> _Excerpted passage_:
- - -
According to the 17-year experience of one poison center department, high-dose insulin is a feasible, effective treatment for beta-blocker and calcium-channel blocker poisoning,
"While we believe most emergency physicians have heard of the use of high-dose insulin, most of the published human literature is case reports or small case series predominantly from toxicology specialty centers,” Dr. Jon B. Cole reported.“We published our work to show that it is feasible for emergency physicians to use high-dose insulin in a variety of practice environments.”
Cardiovascular drugs were the second-leading cause of poisoning deaths reported to the National Poison Data System in 2016. High-dose insulin is a standard therapy for poisoning from both beta-blockers and calcium channel-blockers after basic supportive care, such as intravenous fluids and calcium salts, has failed.
Dr. Cole's team report their experience between 2000 and 2016 with 199 patients who presented with beta-blocker and/or calcium channel-blocker poisoning and received high-dose insulin (HDI) infusion (0.5 U/kg/hour or more) as treatment.
Eighty-eight patients (44%) were poisoned by beta-blockers, 66 (33%) by calcium-channel blockers, and 45 (23%) by both, according to the online report in the American Journal of Emergency Medicine.
The median bolus dose of insulin was 50 U, the median initial infusion rate was 1 U/kg/hour, and the median peak infusion rate was 8 U/kg/hour. The median number of days on HDI was 2.
Common metabolic events included hypokalemia (29%) and hypoglycemia (32%). Hypoglycemia was easily treatable and occurred less frequently when more-concentrated maintenance dextrose infusions were used.
- - -
> _Source information_:
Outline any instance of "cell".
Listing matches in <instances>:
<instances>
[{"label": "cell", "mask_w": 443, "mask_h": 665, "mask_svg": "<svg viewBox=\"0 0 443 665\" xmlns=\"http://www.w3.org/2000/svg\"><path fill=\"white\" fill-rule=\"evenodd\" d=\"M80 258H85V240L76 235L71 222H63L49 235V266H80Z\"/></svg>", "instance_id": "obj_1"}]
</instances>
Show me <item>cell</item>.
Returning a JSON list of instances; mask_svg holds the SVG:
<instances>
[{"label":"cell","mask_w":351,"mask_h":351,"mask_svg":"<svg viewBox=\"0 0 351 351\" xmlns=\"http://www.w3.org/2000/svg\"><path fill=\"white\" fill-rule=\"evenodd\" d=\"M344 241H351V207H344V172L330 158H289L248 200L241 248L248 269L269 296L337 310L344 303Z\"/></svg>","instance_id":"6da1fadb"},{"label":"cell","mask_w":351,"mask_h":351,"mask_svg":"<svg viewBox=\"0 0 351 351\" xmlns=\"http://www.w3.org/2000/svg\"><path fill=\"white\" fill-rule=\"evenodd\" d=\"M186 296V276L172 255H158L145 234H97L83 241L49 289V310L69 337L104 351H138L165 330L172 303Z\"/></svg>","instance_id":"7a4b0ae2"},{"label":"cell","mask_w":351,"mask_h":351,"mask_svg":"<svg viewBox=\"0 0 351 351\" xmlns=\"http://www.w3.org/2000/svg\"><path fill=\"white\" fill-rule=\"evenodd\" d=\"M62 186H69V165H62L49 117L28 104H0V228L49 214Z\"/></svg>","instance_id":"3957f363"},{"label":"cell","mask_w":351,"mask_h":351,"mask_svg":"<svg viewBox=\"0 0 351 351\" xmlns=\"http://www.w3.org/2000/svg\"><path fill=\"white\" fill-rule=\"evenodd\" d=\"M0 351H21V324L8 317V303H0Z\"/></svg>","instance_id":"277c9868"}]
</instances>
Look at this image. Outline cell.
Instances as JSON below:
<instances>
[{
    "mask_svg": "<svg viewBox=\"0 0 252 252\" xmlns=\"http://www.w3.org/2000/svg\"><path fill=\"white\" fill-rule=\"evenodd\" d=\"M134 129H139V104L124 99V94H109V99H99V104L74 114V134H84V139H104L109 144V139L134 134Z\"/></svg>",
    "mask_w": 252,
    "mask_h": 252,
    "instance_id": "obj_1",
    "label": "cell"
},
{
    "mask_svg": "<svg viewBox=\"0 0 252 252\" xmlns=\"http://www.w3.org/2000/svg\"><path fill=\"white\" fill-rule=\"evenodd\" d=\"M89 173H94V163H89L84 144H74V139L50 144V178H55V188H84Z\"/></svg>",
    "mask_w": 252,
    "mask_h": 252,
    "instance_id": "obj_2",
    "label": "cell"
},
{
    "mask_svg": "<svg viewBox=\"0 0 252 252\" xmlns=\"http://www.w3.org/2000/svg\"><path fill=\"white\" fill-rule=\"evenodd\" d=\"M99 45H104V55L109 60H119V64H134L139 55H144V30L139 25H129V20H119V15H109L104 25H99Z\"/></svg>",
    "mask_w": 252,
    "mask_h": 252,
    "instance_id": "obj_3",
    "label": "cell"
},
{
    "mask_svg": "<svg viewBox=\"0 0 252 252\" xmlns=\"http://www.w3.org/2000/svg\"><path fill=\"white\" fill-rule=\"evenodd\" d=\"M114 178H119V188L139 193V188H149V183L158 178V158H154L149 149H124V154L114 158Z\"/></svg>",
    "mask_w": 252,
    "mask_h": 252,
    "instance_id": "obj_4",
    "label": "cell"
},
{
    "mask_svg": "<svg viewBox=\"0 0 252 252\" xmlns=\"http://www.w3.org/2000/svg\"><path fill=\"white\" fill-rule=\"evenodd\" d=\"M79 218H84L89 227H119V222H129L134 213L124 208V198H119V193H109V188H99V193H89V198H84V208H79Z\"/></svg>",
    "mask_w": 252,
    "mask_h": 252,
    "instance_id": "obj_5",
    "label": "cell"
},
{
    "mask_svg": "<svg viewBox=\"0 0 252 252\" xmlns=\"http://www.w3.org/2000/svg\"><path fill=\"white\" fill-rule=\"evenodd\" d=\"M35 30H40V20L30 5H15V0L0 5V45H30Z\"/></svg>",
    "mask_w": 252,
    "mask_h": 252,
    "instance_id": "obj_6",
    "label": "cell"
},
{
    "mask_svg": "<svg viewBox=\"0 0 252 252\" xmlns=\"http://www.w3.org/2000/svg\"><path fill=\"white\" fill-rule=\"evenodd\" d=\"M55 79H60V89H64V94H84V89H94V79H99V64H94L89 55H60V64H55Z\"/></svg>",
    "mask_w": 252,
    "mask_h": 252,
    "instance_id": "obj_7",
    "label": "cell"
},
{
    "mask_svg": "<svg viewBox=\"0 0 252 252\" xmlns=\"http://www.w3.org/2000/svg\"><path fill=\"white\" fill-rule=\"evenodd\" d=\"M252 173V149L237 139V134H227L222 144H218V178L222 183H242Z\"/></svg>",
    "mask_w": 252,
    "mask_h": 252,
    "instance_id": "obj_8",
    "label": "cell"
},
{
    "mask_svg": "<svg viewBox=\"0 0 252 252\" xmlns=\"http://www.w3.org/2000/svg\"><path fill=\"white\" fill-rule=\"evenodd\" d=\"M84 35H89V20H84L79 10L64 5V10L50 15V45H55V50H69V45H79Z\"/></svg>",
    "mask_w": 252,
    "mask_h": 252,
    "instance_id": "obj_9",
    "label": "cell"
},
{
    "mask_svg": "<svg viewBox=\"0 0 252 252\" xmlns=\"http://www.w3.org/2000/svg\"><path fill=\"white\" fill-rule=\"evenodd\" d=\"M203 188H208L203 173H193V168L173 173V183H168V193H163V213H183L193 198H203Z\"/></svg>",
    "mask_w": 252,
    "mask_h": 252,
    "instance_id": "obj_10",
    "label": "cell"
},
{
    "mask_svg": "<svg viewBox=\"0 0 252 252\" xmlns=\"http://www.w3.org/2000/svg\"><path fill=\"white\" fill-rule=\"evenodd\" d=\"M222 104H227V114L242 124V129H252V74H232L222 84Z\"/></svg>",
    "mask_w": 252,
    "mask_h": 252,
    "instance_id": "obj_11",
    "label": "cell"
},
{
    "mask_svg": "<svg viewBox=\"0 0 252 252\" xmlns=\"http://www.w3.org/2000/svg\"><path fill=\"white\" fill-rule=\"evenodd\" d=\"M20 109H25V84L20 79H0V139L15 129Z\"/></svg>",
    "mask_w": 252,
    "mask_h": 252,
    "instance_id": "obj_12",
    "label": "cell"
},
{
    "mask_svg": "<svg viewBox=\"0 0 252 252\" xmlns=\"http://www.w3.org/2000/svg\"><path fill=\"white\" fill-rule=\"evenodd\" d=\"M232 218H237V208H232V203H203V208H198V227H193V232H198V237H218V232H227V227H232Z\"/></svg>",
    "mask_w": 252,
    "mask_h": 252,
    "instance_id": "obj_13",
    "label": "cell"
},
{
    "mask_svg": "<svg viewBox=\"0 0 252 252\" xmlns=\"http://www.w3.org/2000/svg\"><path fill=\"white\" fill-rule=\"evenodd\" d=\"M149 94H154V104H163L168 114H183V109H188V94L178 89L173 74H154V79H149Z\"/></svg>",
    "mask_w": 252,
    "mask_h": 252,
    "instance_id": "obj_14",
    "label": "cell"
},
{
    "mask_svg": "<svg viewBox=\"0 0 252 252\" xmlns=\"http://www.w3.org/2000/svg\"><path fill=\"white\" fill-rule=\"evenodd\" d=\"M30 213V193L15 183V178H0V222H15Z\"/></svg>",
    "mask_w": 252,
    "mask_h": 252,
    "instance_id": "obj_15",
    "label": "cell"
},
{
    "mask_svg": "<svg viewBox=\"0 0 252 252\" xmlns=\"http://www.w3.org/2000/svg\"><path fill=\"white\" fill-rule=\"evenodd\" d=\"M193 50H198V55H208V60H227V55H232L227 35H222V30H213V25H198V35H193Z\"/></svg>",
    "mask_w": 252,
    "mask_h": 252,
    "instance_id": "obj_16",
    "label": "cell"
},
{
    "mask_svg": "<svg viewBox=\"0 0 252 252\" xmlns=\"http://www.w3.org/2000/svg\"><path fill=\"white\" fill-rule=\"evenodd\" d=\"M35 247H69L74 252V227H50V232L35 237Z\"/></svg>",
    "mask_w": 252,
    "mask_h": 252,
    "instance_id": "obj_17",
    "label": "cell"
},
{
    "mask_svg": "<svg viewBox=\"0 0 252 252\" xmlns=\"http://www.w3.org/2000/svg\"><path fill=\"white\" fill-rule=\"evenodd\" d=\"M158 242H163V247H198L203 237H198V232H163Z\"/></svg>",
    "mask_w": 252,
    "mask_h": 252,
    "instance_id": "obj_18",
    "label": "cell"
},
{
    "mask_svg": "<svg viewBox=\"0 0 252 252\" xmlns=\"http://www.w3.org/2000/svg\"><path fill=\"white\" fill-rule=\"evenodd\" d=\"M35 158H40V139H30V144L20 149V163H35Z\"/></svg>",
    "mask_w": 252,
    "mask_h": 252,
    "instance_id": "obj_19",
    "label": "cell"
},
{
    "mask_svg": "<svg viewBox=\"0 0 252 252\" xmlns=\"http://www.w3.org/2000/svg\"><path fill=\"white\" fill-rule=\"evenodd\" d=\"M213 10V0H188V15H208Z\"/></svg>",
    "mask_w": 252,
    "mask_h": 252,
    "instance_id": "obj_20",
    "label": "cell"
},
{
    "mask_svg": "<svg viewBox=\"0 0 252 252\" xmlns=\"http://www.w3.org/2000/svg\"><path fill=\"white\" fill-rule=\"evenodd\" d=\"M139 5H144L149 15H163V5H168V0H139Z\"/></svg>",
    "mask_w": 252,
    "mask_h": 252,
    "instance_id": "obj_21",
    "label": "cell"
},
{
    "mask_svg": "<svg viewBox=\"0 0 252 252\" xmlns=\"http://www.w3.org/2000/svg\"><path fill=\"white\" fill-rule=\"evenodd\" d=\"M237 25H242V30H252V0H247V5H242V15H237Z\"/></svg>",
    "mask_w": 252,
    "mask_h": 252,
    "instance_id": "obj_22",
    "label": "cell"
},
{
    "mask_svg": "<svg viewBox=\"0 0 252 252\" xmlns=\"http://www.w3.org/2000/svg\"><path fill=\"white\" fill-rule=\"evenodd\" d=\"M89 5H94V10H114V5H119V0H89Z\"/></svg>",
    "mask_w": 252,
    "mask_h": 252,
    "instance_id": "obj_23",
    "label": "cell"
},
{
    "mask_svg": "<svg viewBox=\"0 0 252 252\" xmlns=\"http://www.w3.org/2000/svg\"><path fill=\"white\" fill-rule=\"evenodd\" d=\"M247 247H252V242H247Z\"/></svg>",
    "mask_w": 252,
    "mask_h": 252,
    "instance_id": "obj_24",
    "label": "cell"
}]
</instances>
- - -
> _What needs to be done_: In the report on high-dose insulin, what was the median peak infusion rate? The data placed after the report on high-dose insulin are separate material.

> _Task response_: 8 U/kg/hour